──────── INFORMATION GIVEN ────────

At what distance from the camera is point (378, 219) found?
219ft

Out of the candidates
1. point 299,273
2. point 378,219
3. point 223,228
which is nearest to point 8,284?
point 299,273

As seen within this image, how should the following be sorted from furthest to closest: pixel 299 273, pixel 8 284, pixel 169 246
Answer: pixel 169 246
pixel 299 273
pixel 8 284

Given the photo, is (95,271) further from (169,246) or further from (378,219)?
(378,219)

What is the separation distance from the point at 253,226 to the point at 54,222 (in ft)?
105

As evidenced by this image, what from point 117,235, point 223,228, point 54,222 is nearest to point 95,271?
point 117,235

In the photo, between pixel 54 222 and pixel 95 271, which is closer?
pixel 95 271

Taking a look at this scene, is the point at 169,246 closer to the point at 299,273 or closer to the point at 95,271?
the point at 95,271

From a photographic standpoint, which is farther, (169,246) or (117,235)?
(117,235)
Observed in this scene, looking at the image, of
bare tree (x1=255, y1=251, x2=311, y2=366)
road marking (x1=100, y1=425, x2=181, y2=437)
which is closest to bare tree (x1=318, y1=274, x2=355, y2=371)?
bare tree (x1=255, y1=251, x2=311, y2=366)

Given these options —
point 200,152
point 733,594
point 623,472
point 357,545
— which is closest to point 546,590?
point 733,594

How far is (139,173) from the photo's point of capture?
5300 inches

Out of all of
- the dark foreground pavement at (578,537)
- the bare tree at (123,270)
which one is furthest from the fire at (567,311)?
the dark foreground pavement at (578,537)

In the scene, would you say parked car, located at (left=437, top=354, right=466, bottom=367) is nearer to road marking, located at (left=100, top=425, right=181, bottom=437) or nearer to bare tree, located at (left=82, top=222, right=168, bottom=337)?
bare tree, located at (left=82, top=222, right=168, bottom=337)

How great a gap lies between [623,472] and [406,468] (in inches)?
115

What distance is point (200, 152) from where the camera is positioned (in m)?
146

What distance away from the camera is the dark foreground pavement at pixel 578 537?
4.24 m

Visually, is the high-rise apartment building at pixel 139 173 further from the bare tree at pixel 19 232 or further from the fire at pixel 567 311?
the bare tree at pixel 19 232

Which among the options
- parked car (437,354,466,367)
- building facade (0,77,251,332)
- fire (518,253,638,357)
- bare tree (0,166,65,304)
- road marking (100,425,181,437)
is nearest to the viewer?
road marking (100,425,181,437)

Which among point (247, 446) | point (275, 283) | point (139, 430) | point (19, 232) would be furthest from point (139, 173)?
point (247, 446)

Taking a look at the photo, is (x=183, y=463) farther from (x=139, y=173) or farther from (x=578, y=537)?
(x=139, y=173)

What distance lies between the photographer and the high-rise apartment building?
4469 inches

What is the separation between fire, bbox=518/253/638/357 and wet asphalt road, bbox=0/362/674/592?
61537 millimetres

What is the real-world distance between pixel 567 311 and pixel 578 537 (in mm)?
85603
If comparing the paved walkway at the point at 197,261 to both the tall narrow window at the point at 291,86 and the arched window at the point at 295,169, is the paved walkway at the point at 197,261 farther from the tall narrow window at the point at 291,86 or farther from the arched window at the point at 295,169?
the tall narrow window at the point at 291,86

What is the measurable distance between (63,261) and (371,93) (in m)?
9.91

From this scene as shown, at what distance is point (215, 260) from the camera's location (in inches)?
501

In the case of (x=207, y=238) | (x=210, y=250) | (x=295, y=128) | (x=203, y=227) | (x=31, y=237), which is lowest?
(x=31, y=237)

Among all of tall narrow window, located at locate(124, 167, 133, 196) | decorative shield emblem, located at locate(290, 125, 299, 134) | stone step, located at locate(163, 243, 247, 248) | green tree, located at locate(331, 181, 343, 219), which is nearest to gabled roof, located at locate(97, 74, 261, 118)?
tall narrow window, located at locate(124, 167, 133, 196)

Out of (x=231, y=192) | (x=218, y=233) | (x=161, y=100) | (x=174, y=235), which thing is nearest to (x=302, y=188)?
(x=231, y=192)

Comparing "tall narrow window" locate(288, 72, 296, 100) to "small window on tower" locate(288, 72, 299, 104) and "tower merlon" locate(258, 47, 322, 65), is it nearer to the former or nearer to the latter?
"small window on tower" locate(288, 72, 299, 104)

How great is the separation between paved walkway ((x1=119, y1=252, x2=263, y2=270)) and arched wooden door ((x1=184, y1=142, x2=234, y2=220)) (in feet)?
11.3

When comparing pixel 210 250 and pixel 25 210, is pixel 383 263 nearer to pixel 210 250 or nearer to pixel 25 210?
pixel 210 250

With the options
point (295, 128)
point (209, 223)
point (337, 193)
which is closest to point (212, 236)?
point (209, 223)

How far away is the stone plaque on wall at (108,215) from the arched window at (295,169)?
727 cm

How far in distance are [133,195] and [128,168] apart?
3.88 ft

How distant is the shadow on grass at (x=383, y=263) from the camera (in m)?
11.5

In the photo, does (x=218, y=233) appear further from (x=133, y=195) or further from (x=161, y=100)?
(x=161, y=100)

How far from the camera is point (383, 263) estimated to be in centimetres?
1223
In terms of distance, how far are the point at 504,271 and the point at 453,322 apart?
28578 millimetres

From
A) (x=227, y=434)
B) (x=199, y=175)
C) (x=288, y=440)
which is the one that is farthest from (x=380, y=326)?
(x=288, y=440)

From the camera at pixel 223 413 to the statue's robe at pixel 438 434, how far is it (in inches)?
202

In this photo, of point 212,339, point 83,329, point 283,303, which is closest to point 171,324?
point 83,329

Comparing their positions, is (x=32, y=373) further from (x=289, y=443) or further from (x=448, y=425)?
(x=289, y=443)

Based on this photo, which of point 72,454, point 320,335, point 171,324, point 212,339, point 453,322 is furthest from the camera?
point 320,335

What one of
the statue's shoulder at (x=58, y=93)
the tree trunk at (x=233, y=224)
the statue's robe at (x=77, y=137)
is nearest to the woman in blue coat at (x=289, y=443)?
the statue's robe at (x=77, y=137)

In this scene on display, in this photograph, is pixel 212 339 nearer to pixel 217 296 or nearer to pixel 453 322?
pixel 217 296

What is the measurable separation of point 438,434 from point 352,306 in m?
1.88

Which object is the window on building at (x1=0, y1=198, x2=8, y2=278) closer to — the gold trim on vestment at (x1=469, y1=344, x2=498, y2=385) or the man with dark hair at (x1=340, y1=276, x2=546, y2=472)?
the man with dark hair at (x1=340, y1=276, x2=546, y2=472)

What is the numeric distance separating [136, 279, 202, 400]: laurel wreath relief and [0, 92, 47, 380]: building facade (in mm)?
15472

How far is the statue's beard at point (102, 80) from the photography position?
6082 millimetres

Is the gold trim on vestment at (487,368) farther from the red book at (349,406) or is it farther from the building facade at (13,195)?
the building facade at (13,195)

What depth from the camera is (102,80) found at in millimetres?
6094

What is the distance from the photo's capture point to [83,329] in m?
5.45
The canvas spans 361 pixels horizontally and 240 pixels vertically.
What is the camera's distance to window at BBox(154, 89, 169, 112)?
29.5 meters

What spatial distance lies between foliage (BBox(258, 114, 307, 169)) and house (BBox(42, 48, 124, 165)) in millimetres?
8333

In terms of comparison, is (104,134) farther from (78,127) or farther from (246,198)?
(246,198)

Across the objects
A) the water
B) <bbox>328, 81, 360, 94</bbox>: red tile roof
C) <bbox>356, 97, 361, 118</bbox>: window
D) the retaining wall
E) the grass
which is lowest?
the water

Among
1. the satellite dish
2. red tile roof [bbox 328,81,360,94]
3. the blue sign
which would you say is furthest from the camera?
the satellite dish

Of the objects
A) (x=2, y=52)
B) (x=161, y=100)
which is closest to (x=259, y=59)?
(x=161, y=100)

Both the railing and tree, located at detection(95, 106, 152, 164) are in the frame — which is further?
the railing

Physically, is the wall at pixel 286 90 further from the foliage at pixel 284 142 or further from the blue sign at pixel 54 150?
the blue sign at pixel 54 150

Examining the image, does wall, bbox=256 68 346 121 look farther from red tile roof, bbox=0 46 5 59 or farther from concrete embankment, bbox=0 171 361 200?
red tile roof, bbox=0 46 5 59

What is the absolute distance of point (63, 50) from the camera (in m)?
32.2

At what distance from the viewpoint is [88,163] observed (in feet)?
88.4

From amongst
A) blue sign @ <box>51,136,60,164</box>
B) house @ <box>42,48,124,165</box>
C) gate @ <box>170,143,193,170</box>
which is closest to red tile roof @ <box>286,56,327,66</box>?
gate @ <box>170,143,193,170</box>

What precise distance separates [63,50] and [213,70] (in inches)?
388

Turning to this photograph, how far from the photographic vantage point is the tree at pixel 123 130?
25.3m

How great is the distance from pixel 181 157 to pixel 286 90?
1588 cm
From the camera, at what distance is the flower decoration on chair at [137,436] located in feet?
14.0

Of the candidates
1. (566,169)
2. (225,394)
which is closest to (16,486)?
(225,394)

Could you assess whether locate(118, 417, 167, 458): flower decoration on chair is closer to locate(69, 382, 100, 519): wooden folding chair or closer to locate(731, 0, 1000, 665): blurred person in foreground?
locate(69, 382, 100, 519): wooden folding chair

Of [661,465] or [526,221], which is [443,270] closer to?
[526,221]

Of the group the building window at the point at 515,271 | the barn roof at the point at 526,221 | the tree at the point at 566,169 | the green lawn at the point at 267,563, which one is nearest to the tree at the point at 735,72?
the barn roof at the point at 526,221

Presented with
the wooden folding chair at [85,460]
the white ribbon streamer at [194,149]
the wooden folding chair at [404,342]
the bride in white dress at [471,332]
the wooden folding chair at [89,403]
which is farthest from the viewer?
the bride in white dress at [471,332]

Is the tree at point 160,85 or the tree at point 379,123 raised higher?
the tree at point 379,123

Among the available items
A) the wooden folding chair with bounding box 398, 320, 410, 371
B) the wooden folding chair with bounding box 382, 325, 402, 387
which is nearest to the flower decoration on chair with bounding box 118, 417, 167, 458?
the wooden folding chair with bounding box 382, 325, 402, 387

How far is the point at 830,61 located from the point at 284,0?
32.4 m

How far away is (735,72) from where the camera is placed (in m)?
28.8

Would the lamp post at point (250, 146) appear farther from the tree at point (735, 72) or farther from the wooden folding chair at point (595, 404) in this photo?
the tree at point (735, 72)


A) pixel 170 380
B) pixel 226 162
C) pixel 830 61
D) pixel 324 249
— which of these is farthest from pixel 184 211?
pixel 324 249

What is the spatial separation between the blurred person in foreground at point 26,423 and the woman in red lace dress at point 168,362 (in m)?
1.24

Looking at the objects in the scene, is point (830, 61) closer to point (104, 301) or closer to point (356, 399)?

────────

## DIRECTIONS FOR THIS TASK
Write out again, exactly, the lines from the one holding "How far is the point" through the end of the listing, with both ends included.

## SOLUTION FOR THIS TASK
How far is the point at 830,61 located from the point at 284,0?
32.4 m

How far away is (735,72) from where the camera is placed (in m)?
28.8

Would the lamp post at point (250, 146) appear farther from the tree at point (735, 72) or farther from the wooden folding chair at point (595, 404) in this photo?
the tree at point (735, 72)


A) pixel 170 380
B) pixel 226 162
C) pixel 830 61
D) pixel 324 249
— which of these is farthest from pixel 184 211?
pixel 324 249

What is the spatial separation between the blurred person in foreground at point 26,423 and the woman in red lace dress at point 168,362 (in m)?
1.24

Looking at the objects in the scene, is point (830, 61) closer to point (104, 301) or closer to point (356, 399)?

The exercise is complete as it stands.